* **BLOCO DE TEXTO**
:::::
«O trenó a vento é o primeiro veículo eólico movido por energia eficiente e com zero emissões”»
Ramón Larramendi, nascido em Madri, é um dos mais importantes exploradores polares do século XXI. Em mais de trinta anos, realizou inúmeras viagens a regiões polares, entre as quais a Expedição Circumpolar MAPFRE (1990-1993), que veio a ser a expedição geográfica espanhola mais importante do século XX. Desde 1999, trabalha no desenvolvimento do trenó a vento, o primeiro veículo polar alimentado por energia renovável. Aproveitamos a apresentação deste projeto na sede do CSIC para conversar com ele sobre toda a sua carreira.
TEXTO: RAFAEL CONDE FOTOS: PROYECTO TRINEO DE VIENTO
Quando e como nasceu seu interesse por explorar as regiões polares?
:::::
* **O QUE FAZER**
A: Responda com base no texto sobre o trenó a vento:
(i) Em que cidade nasceu Ramón Larramendi?
(ii) Em que anos se realizou a Expedição Circumpolar MAPFRE?
(iii) Desde que ano ele trabalha no desenvolvimento do trenó a vento?
B: Escreva a continuação do texto sobre o trenó a vento a partir do ponto em que ele termina.
As linhas abaixo não fazem falta.

* **DADOS A SEGUIR**
:::::
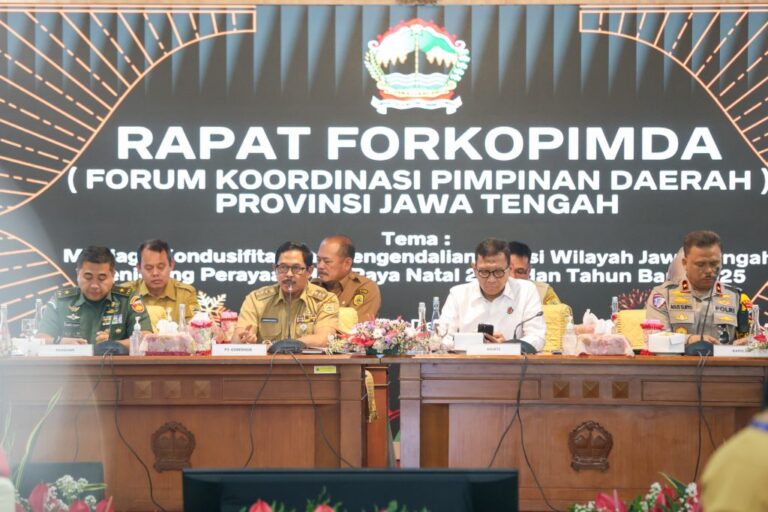 Pemprov Jateng  Pastikan Stok Pangan Selama Nataru Aman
:::::
* **RESULTADOS DAS TAREFAS**
A:
(i) Em Madri.
(ii) De 1990 a 1993.
(iii) Desde 1999.

B:
Desde criança eu tenho essa vocação, acho que começou com onze ou doze anos, quando li um livro sobre explorações polares que estava na biblioteca da minha casa, o livro despertou minha paixão pelos polos. Com 19 anos atravessei a Islândia, foi a minha primeira expedição semi-polar, e aos 20 anos participei da primeira expedição espanhola que atravessou a Groenlândia. Em 1990 liderei e participei da Expedição Circumpolar MAPFRE, que foi um marco importante da exploração, em que quatro pessoas, Manuel Olivera, Antonio Martínez, Rafael Pechi e eu viajamos 14.000 quilômetros, da Groenlândia até o Alasca, deslocandonos em trenós puxados por cães, no estilo tradicional dos inuítes. A experiência foi enorme e a expedição teve uma repercussão extraordinária, que rendeu uma reportagem na revista National Geographic. Vendo-a agora, com a perspectiva dos 30 anos que se passaram, eu acho que a viagem da Expedição Circumpolar MAPFRE marcou o fim de uma era em que, ao longo de três anos consecutivos, conhecemos a maioria das populações do Ártico e vivemos com os últimos caçadores de todo o Ártico.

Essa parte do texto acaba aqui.